**Activity list:**
• a. In the FedEx cost-cutting report, by what percentage did FedEx shares rise on Wednesday?
• b. Why did Raj Subramaniam say the cuts were necessary, according to the FedEx cost-cutting report? Answer in one to three sentences.
• c. Translate this sentence from the FedEx cost-cutting report into Spanish: "FedEx did not specify how many positions would be affected."

The postal services and e-commerce-major FedEx announced on Wednesday that it would slash its officer and director ranks by more than 10 per cent. The move is part of a broad cost-reduction effort that has reduced staffing at FedEx by 12,000 workers since June, a spokeswoman said. FedEx did not specify how many positions would be affected. Most of the cuts came through attrition and other headcount management efforts, spokeswoman Rachael Simmons said.
The investors of the delivery giant applauded the move as FedEx shares rose by 3.4 per cent on Wednesday. The company reportedly plans to slash its expenses by $3.7 billion this year.
“Unfortunately, this was a necessary action to become a more efficient, agile organisation,” wrote Chief Executive Raj Subramaniam in an internal memo, who added that FedEx is consolidating some teams and functions.
Subramaniam is the company’s newly minted CEO. He blamed a global business downturn for the downsizing. Many critics point to a flat-footed response by the company to slowing demand and ongoing profit pressure from the conglomerate’s expensive, separately run business units.
In mid-September, FedEx pulled its profit forecast and shares went down by more than 20 per cent, the largest single-day drop in the company’s 50-year history.
FedEx already has temporarily furloughed workers at its trucking division FedEx Freight as the pandemic-fueled e-commerce delivery bubble deflates and a recession threatens, joining transportation-focused companies ranging from delivery upstart Amazon.com and trucking company C.H. Robinson Worldwide to transportation broker Uber Freight and freight forwarding startup Flexport in announcing layoffs.

**Data extracts:**
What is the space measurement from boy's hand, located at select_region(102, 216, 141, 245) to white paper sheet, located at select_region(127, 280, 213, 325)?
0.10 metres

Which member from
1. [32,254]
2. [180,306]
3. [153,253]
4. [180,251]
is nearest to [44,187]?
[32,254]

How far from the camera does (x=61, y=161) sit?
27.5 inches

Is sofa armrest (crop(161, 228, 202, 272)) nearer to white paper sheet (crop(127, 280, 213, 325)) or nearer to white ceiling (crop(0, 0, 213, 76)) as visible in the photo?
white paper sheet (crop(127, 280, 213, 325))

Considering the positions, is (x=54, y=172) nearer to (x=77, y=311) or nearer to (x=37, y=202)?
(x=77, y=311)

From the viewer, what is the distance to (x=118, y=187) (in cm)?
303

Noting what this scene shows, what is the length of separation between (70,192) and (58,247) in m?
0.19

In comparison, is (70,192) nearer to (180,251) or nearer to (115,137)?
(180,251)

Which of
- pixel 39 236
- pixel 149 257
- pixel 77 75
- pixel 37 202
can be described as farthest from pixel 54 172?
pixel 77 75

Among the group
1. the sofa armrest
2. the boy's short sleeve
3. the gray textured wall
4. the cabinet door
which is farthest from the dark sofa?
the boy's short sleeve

* * *

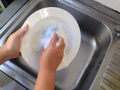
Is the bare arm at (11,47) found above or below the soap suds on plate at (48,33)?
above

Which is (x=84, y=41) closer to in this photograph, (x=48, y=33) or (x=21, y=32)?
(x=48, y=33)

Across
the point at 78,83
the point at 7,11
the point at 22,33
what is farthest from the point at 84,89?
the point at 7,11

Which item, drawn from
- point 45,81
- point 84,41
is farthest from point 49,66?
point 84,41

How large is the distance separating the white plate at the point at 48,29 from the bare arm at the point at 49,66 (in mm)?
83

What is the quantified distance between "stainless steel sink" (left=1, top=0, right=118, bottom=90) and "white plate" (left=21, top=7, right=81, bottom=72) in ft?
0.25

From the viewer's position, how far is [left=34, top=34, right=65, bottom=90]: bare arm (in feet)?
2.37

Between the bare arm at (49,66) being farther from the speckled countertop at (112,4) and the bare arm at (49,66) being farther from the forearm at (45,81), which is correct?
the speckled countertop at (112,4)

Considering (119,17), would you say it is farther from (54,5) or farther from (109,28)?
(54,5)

**Answers:**
• a. 3.4 percent

• b. He wrote that the cuts were a necessary action for FedEx to become a more efficient, agile organization. He also blamed a global business downturn for the downsizing.

• c. FedEx no especificó cuántos puestos se verían afectados.